RTI wakes up Union Govt to ask states for Civil Services Board formation

The apex court verdict of 2013, and the subsequent DoPT’s notification in 2014, made it mandatory that bureaucratic postings be based on CSB recommendations.

0
DoPT

An RTI by a whistleblower wakes up the Union Government from a decade-long slumber to ask for an urgent status report from all states on the formation of Civil Services Boards (CSBs). The Department of personnel and training (DoPT) wrote to the states on Dec 16, asking them if CSBs were constituted in line with the Supreme Court’s order.

The Supreme Court, in its verdict on Oct 31, 2013, had called for the formation of the CSB in every state to ensure stability in the posting of civil servants, fixing a minimum tenure of two years for All India Service (AIS) officers. The verdict was followed by a DoPT’s notification to this effect, in 2014.

Both, the apex court verdict of 2013 and the subsequent DoPT’s notification in 2014, made it mandatory that postings to cadre posts be based on CSB recommendations with a minimum two-year tenure for AIS officers.
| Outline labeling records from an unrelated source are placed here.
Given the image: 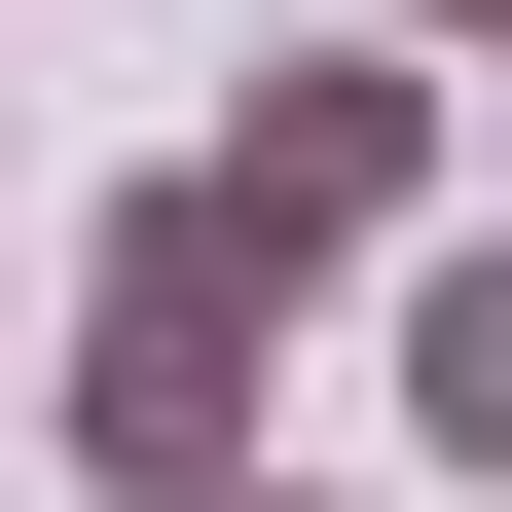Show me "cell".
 <instances>
[{
    "mask_svg": "<svg viewBox=\"0 0 512 512\" xmlns=\"http://www.w3.org/2000/svg\"><path fill=\"white\" fill-rule=\"evenodd\" d=\"M256 366H293L256 220H220V183H110V256H74V366H37V439H74L110 512H220V476H256Z\"/></svg>",
    "mask_w": 512,
    "mask_h": 512,
    "instance_id": "obj_1",
    "label": "cell"
},
{
    "mask_svg": "<svg viewBox=\"0 0 512 512\" xmlns=\"http://www.w3.org/2000/svg\"><path fill=\"white\" fill-rule=\"evenodd\" d=\"M183 183L256 220V293H330V256H403V220H439V37H293V74H256V110H220Z\"/></svg>",
    "mask_w": 512,
    "mask_h": 512,
    "instance_id": "obj_2",
    "label": "cell"
},
{
    "mask_svg": "<svg viewBox=\"0 0 512 512\" xmlns=\"http://www.w3.org/2000/svg\"><path fill=\"white\" fill-rule=\"evenodd\" d=\"M403 439L512 476V220H403Z\"/></svg>",
    "mask_w": 512,
    "mask_h": 512,
    "instance_id": "obj_3",
    "label": "cell"
},
{
    "mask_svg": "<svg viewBox=\"0 0 512 512\" xmlns=\"http://www.w3.org/2000/svg\"><path fill=\"white\" fill-rule=\"evenodd\" d=\"M366 37H512V0H366Z\"/></svg>",
    "mask_w": 512,
    "mask_h": 512,
    "instance_id": "obj_4",
    "label": "cell"
},
{
    "mask_svg": "<svg viewBox=\"0 0 512 512\" xmlns=\"http://www.w3.org/2000/svg\"><path fill=\"white\" fill-rule=\"evenodd\" d=\"M220 512H330V476H220Z\"/></svg>",
    "mask_w": 512,
    "mask_h": 512,
    "instance_id": "obj_5",
    "label": "cell"
}]
</instances>
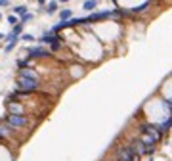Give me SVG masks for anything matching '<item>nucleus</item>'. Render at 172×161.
Masks as SVG:
<instances>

According to the rules, states are required to submit quarterly reports to the Centre explaining transfers made before completion of the minimum tenure.

Thus, it is virtually a follow up action of the DoPT’s own notification issued more than a decade ago, in 2014. Interestingly, even this follow up action was taken only after an RTI was filed by whistleblower Sanjiv Chaturvedi (IFS:2002:UK), an Indian Forest Service officer of Uttarakhand cadre on Dec 3.

Chaturvedi’s RTI has sought certified copies of file notings, documents and correspondence identifying states that have constituted CSBs, along with details of premature transfers of All India Service officers — IAS, IPS and IFS — in violation of tenure norms since the 2014 notification.